Fire Island Wilderness
The Otis Pike Fire Island High Dune Wilderness contains a variety of barrier island ecosystems in a relatively natural condition. It is the only federally designated wilderness in the State of New York, and is just a short drive or train ride from New York City.
At 1,380 acres, it is also one of the smallest wilderness areas managed by the National Park Service.
From March 15 through Labor Day, pets are not permitted in the Fire Island Wilderness area or on the beach in front of the wilderness.
The Otis Pike Fire Island High Dune Wilderness Act, Public Law 96-585, December 23, 1980, designated approximately 1,363 acres as wilderness in Fire Island National Seashore, and identified 18 more acres as potential wilderness additions.
In October 1999, a Federal Register notice announced that 17 acres of potential wilderness by that time fully complied with wilderness standards, and were officially designated as wilderness.

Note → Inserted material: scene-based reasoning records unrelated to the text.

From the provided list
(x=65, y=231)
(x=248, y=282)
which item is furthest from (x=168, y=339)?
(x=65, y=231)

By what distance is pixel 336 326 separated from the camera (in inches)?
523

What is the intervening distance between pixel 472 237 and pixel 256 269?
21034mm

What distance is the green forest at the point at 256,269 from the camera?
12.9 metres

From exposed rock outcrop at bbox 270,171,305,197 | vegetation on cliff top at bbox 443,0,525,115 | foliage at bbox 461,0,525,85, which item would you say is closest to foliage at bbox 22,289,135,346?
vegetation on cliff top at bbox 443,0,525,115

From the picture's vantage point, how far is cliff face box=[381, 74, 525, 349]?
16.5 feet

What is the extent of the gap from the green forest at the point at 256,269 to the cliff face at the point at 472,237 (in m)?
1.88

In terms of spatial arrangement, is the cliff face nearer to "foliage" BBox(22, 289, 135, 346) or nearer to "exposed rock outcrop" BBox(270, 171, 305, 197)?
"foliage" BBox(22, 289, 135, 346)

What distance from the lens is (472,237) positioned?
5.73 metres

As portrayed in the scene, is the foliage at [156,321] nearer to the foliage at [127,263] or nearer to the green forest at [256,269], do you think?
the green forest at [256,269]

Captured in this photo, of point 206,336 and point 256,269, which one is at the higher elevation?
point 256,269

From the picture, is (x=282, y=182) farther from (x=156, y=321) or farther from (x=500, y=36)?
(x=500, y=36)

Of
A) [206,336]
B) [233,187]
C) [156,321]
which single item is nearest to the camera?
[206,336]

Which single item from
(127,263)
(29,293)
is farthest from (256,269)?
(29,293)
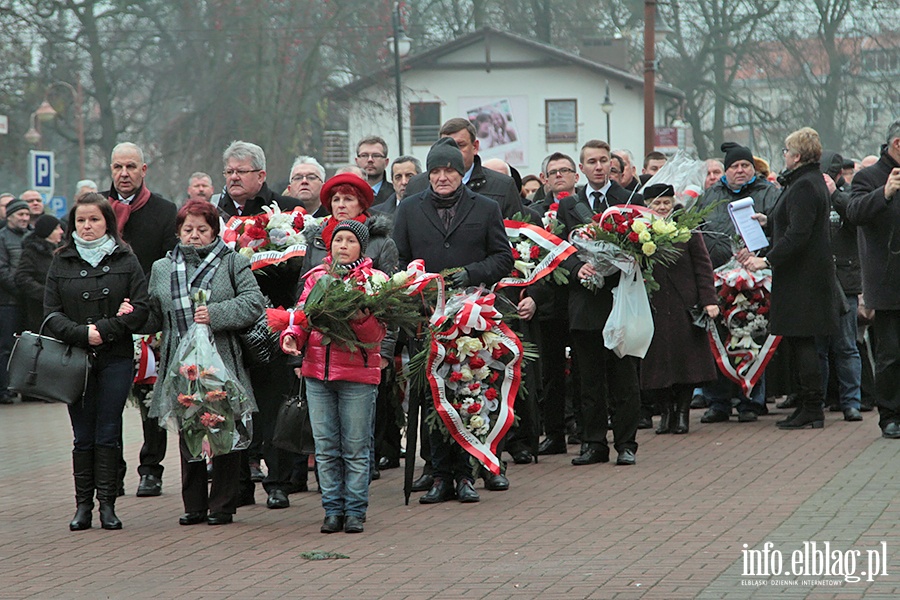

Approximately 1 acre of potential wilderness exists within the boundaries of Fire Island National Seashore: the nature trail at Smith Point, which runs behind the dunes for about ½ mile from the Wilderness Visitor Center to the ocean beach; and the area of Old Inlet.
The Wilderness Act was signed into law on September 3, 1964, just a week before the establishment of Fire Island National Seashore. Celebrate both in 2014!